IPSec also uses other existing encryption standards to make up a protocol suite.

IPSec includes several standards that are supported by Cisco IOS and the PIX Firewall:

  • IP Security Protocol
  • Authentication Header (AH)
  • Encapsulating Security Payload (ESP)
  • DES Algorithm
  • Triple DES Algorithm (2DES)
  • Diffie-Hellman (D-H)
  • Message Digest 5 (MD5)
  • Secure Hash Algorithm-1 (SHA-1)
  • Rivest, Shamir, and Adelman Signatures (RSA)
  • Internet Key Exchange (IKE)
  • Certificate authorities (CA)

These standards are described briefly in the following sections.

IP Security Protocol

The IP Security Protocol consists of the Authentication Header (AH) and the Encapsulating Security Payload (ESP).

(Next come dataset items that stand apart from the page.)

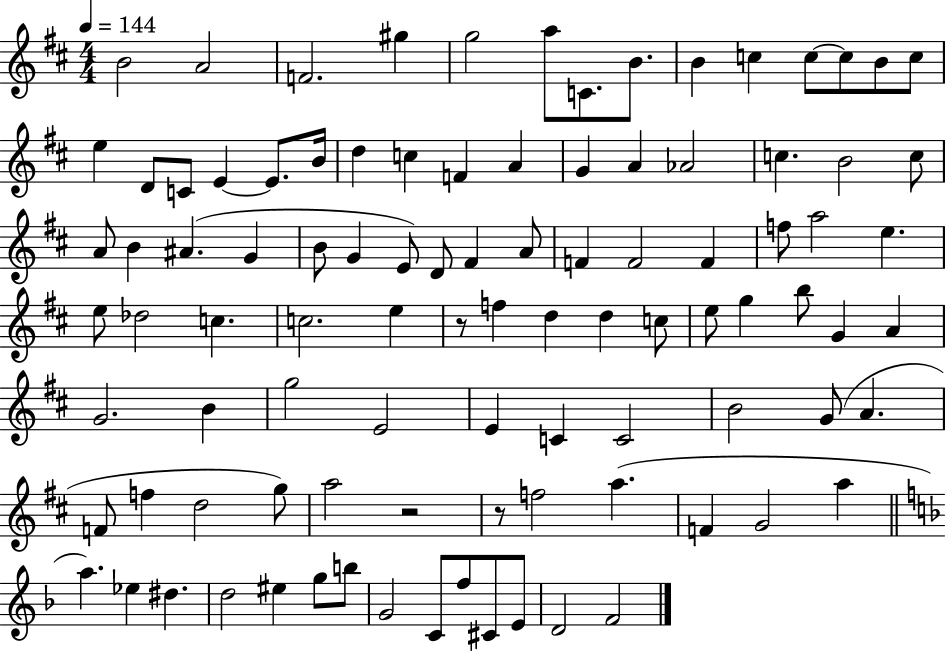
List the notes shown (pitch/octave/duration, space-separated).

B4/h A4/h F4/h. G#5/q G5/h A5/e C4/e. B4/e. B4/q C5/q C5/e C5/e B4/e C5/e E5/q D4/e C4/e E4/q E4/e. B4/s D5/q C5/q F4/q A4/q G4/q A4/q Ab4/h C5/q. B4/h C5/e A4/e B4/q A#4/q. G4/q B4/e G4/q E4/e D4/e F#4/q A4/e F4/q F4/h F4/q F5/e A5/h E5/q. E5/e Db5/h C5/q. C5/h. E5/q R/e F5/q D5/q D5/q C5/e E5/e G5/q B5/e G4/q A4/q G4/h. B4/q G5/h E4/h E4/q C4/q C4/h B4/h G4/e A4/q. F4/e F5/q D5/h G5/e A5/h R/h R/e F5/h A5/q. F4/q G4/h A5/q A5/q. Eb5/q D#5/q. D5/h EIS5/q G5/e B5/e G4/h C4/e F5/e C#4/e E4/e D4/h F4/h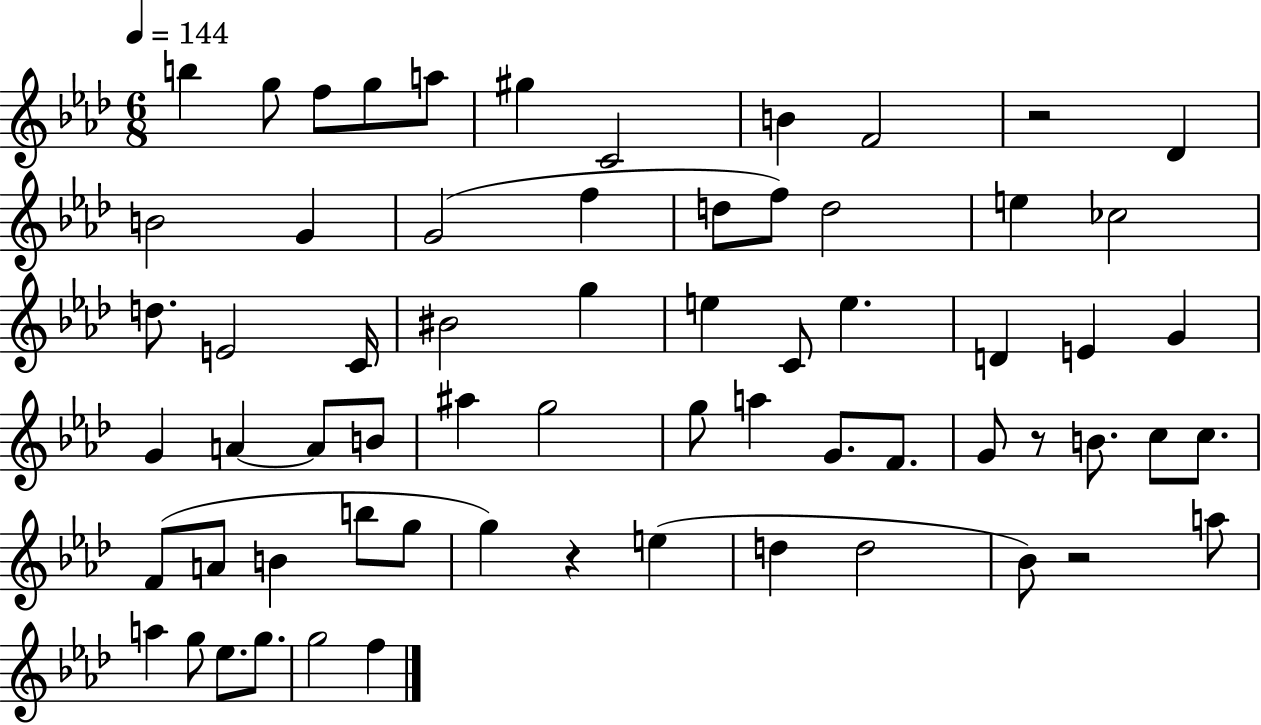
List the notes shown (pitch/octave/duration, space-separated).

B5/q G5/e F5/e G5/e A5/e G#5/q C4/h B4/q F4/h R/h Db4/q B4/h G4/q G4/h F5/q D5/e F5/e D5/h E5/q CES5/h D5/e. E4/h C4/s BIS4/h G5/q E5/q C4/e E5/q. D4/q E4/q G4/q G4/q A4/q A4/e B4/e A#5/q G5/h G5/e A5/q G4/e. F4/e. G4/e R/e B4/e. C5/e C5/e. F4/e A4/e B4/q B5/e G5/e G5/q R/q E5/q D5/q D5/h Bb4/e R/h A5/e A5/q G5/e Eb5/e. G5/e. G5/h F5/q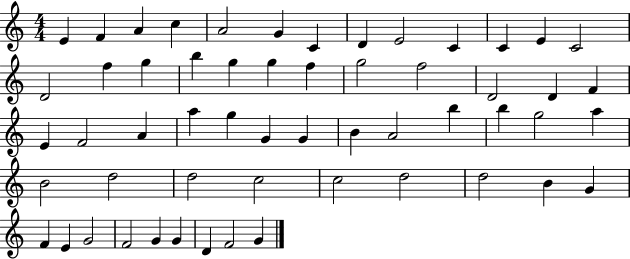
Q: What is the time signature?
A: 4/4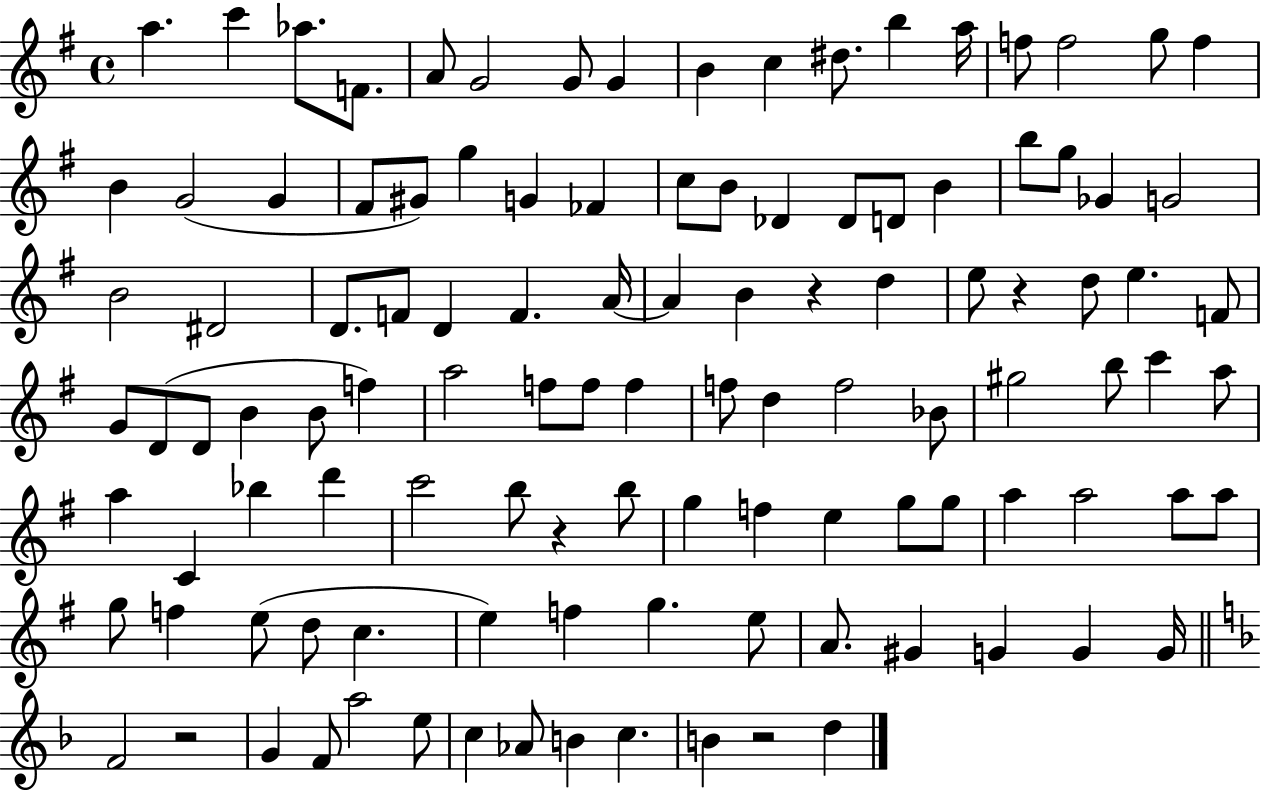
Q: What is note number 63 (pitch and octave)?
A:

Authentication Header (AH)

Authentication Header (AH) provides authentication and integrity to the datagrams passed between two systems. This is achieved by applying a keyed one-way hash function to the datagram to create a message digest. If any part of the datagram is changed during transit, this will be detected by the receiver when it performs the same one-way hash function on the datagram and compares the value of the message digest that the sender has supplied. The fact that the one-way hash also involves the use of a secret shared between the two systems means that authenticity can be guaranteed.

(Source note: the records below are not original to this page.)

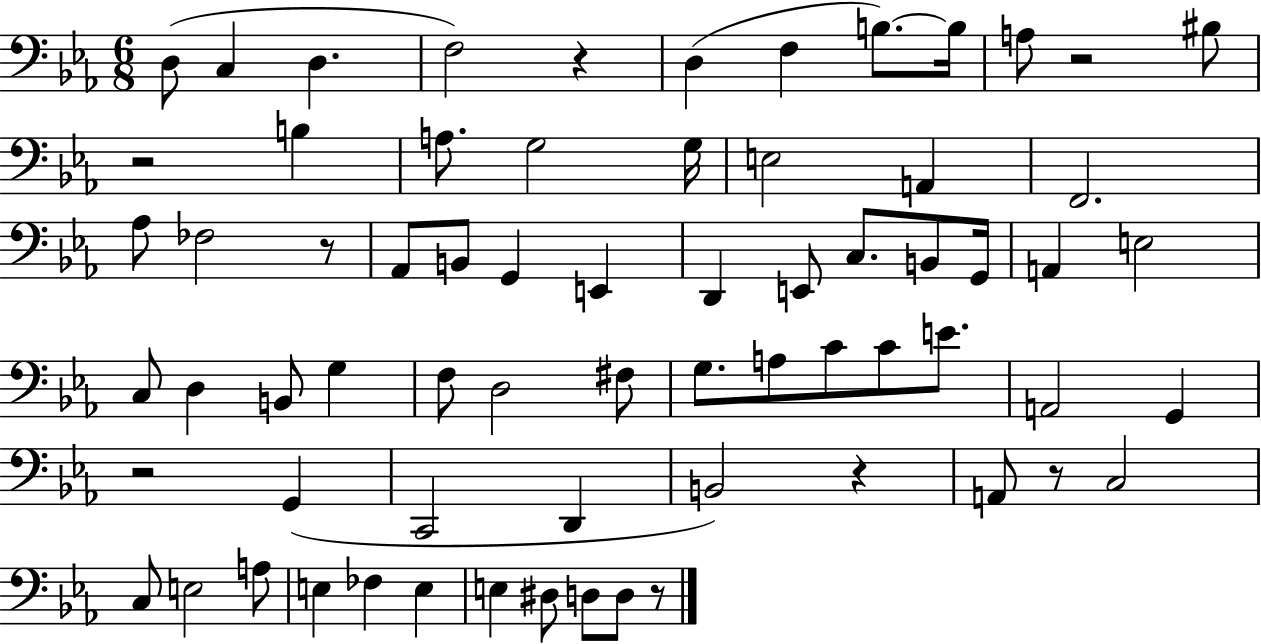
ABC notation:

X:1
T:Untitled
M:6/8
L:1/4
K:Eb
D,/2 C, D, F,2 z D, F, B,/2 B,/4 A,/2 z2 ^B,/2 z2 B, A,/2 G,2 G,/4 E,2 A,, F,,2 _A,/2 _F,2 z/2 _A,,/2 B,,/2 G,, E,, D,, E,,/2 C,/2 B,,/2 G,,/4 A,, E,2 C,/2 D, B,,/2 G, F,/2 D,2 ^F,/2 G,/2 A,/2 C/2 C/2 E/2 A,,2 G,, z2 G,, C,,2 D,, B,,2 z A,,/2 z/2 C,2 C,/2 E,2 A,/2 E, _F, E, E, ^D,/2 D,/2 D,/2 z/2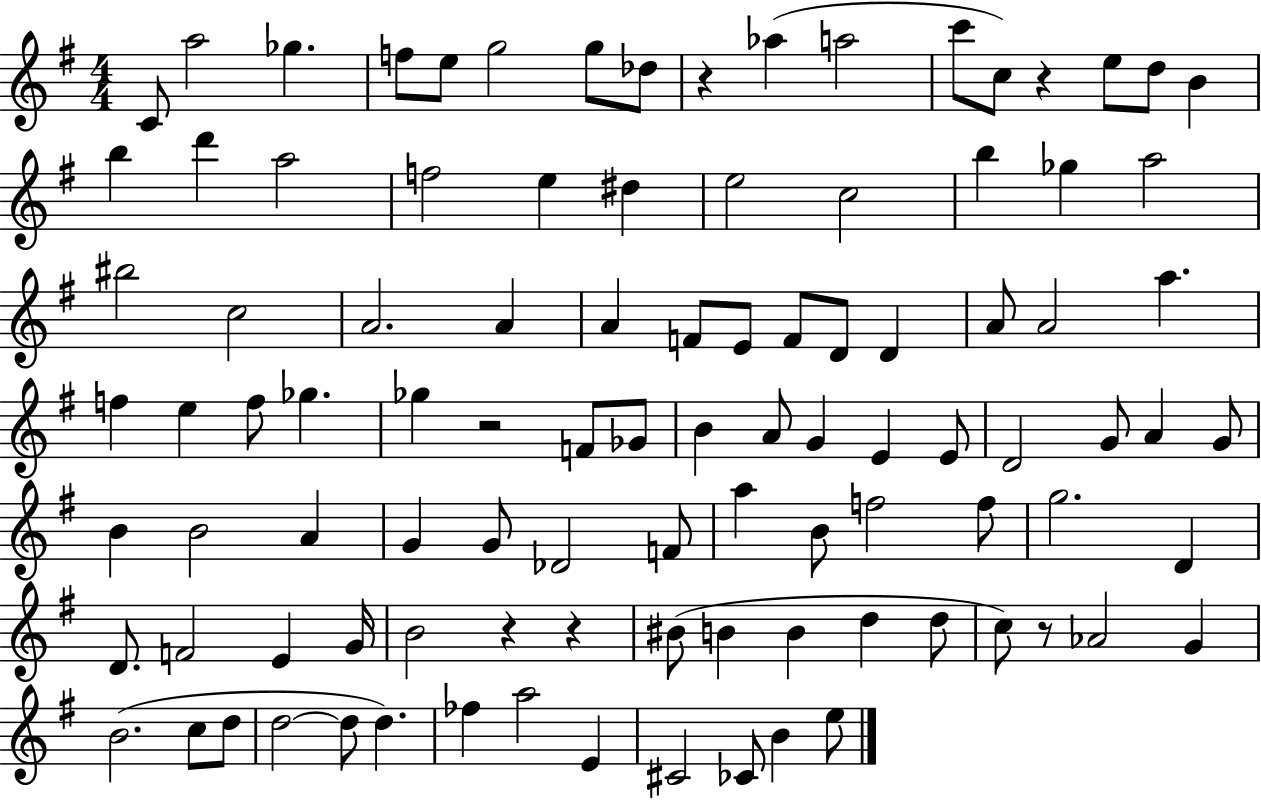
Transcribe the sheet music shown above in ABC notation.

X:1
T:Untitled
M:4/4
L:1/4
K:G
C/2 a2 _g f/2 e/2 g2 g/2 _d/2 z _a a2 c'/2 c/2 z e/2 d/2 B b d' a2 f2 e ^d e2 c2 b _g a2 ^b2 c2 A2 A A F/2 E/2 F/2 D/2 D A/2 A2 a f e f/2 _g _g z2 F/2 _G/2 B A/2 G E E/2 D2 G/2 A G/2 B B2 A G G/2 _D2 F/2 a B/2 f2 f/2 g2 D D/2 F2 E G/4 B2 z z ^B/2 B B d d/2 c/2 z/2 _A2 G B2 c/2 d/2 d2 d/2 d _f a2 E ^C2 _C/2 B e/2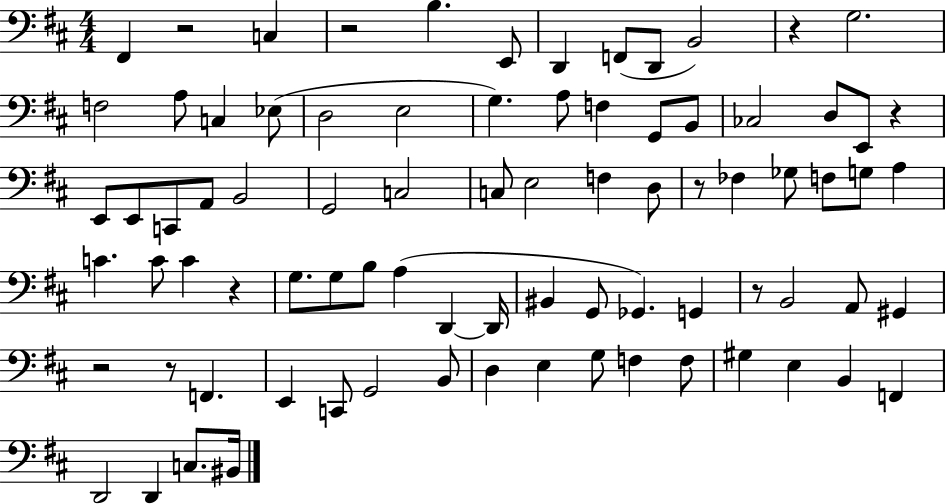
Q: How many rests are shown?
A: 9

AH may also enforce anti-replay protection by requiring that a receiving host set the replay bit in the header to indicate that the packet has been seen. Without it, an attacker may be able to resend the same packet many times; for example, sending a packet that withdraws $100 from account X. Figure 1 shows two routers and confirms that the data between them is sent in cleartext.

Figure 1 Authentication Header (AH).

The AH function is applied to the entire datagram except for any mutable IP header fields that change in transit, such as Time To Live (TTL) fields that are modified by the routers along the transmission path. AH works as follows:

  1. The IP header and data payload is hashed.

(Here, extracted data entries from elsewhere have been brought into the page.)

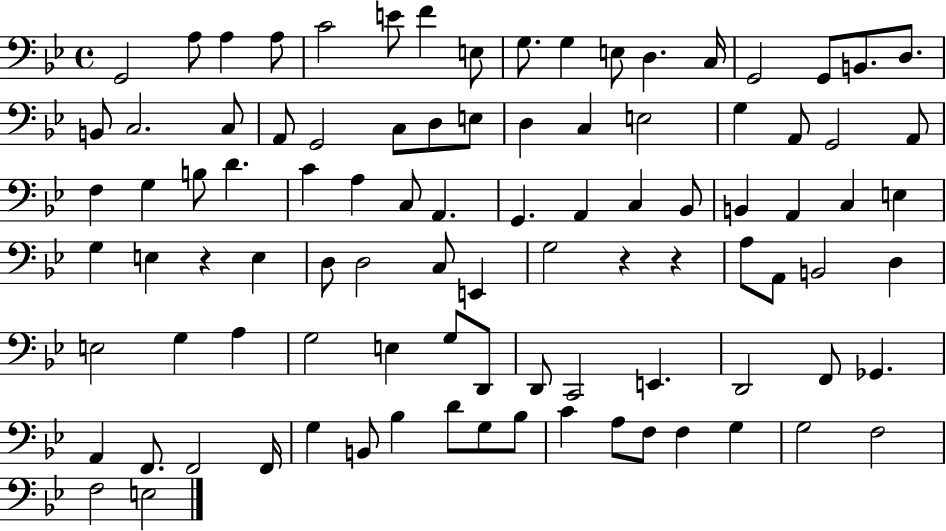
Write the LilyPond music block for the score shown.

{
  \clef bass
  \time 4/4
  \defaultTimeSignature
  \key bes \major
  g,2 a8 a4 a8 | c'2 e'8 f'4 e8 | g8. g4 e8 d4. c16 | g,2 g,8 b,8. d8. | \break b,8 c2. c8 | a,8 g,2 c8 d8 e8 | d4 c4 e2 | g4 a,8 g,2 a,8 | \break f4 g4 b8 d'4. | c'4 a4 c8 a,4. | g,4. a,4 c4 bes,8 | b,4 a,4 c4 e4 | \break g4 e4 r4 e4 | d8 d2 c8 e,4 | g2 r4 r4 | a8 a,8 b,2 d4 | \break e2 g4 a4 | g2 e4 g8 d,8 | d,8 c,2 e,4. | d,2 f,8 ges,4. | \break a,4 f,8. f,2 f,16 | g4 b,8 bes4 d'8 g8 bes8 | c'4 a8 f8 f4 g4 | g2 f2 | \break f2 e2 | \bar "|."
}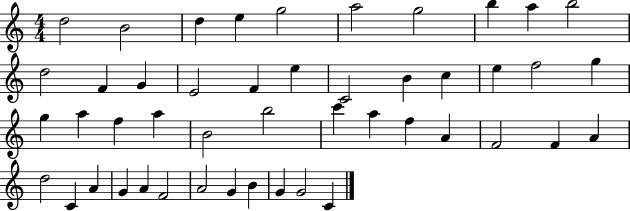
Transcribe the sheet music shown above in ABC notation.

X:1
T:Untitled
M:4/4
L:1/4
K:C
d2 B2 d e g2 a2 g2 b a b2 d2 F G E2 F e C2 B c e f2 g g a f a B2 b2 c' a f A F2 F A d2 C A G A F2 A2 G B G G2 C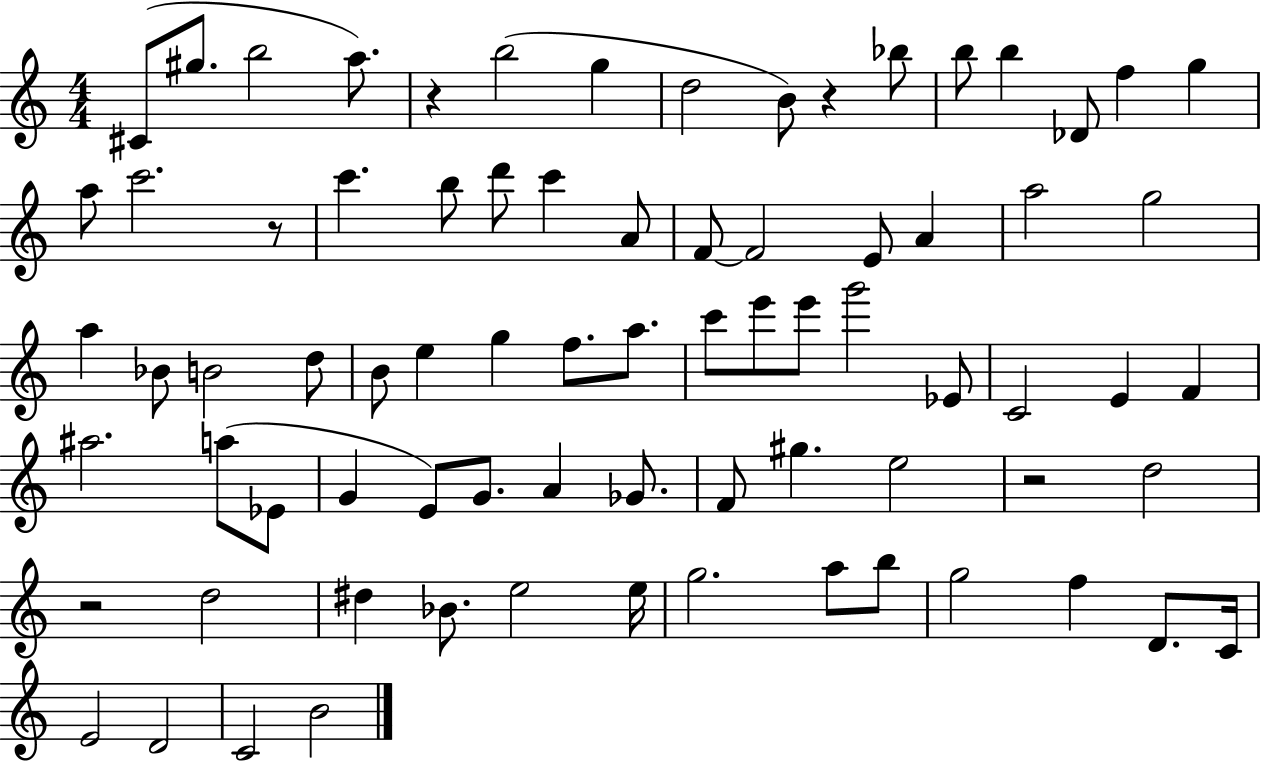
{
  \clef treble
  \numericTimeSignature
  \time 4/4
  \key c \major
  cis'8( gis''8. b''2 a''8.) | r4 b''2( g''4 | d''2 b'8) r4 bes''8 | b''8 b''4 des'8 f''4 g''4 | \break a''8 c'''2. r8 | c'''4. b''8 d'''8 c'''4 a'8 | f'8~~ f'2 e'8 a'4 | a''2 g''2 | \break a''4 bes'8 b'2 d''8 | b'8 e''4 g''4 f''8. a''8. | c'''8 e'''8 e'''8 g'''2 ees'8 | c'2 e'4 f'4 | \break ais''2. a''8( ees'8 | g'4 e'8) g'8. a'4 ges'8. | f'8 gis''4. e''2 | r2 d''2 | \break r2 d''2 | dis''4 bes'8. e''2 e''16 | g''2. a''8 b''8 | g''2 f''4 d'8. c'16 | \break e'2 d'2 | c'2 b'2 | \bar "|."
}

  2. The hash is used to build a new AH header, which is appended to the original packet.

  3. The new packet is transmitted to the IPSec peer router.

  4. The peer router hashes the IP header and data payload, extracts the transmitted hash from the AH header, and compares the two hashes. The hashes must match exactly. If even one bit is changed in the transmitted packet, the hash output on the received packet will change and the AH header will not match.

This process can be seen in Figure 2.

Figure 2 AH authentication and integrity.

Encapsulating Security Payload (ESP)

Encapsulating Security Payload (ESP) is a security protocol used to provide confidentiality (encryption), data origin authentication, integrity, optional anti-replay service, and limited traffic-flow confidentiality by defeating traffic-flow analysis. Figure 3 shows that the data payload is encrypted with ESP.

Figure 3 Encapsulating Security Payload (ESP).

ESP provides confidentiality by performing encryption at the IP packet layer. It supports a variety of symmetric encryption algorithms. The default algorithm for IPSec is 56-bit DES. This cipher must be implemented to guarantee interoperability among IPSec products. Cisco products also support use of 3DES for strong encryption. Confidentiality may be selected independent of all other services.


Deciding whether to use AH or ESP in a given situation may seem complex, yet can be simplified to a few rules. When you want to make sure that data from an authenticated source gets transferred with integrity and doesn't need confidentiality, use the AH protocol. If you need to keep data private (confidentiality), then you must use ESP. ESP will encrypt the upper-layer protocols in transport mode and the entire original IP datagram in tunnel mode so that neither is readable from the wire. However, ESP can also provide authentication for the packets.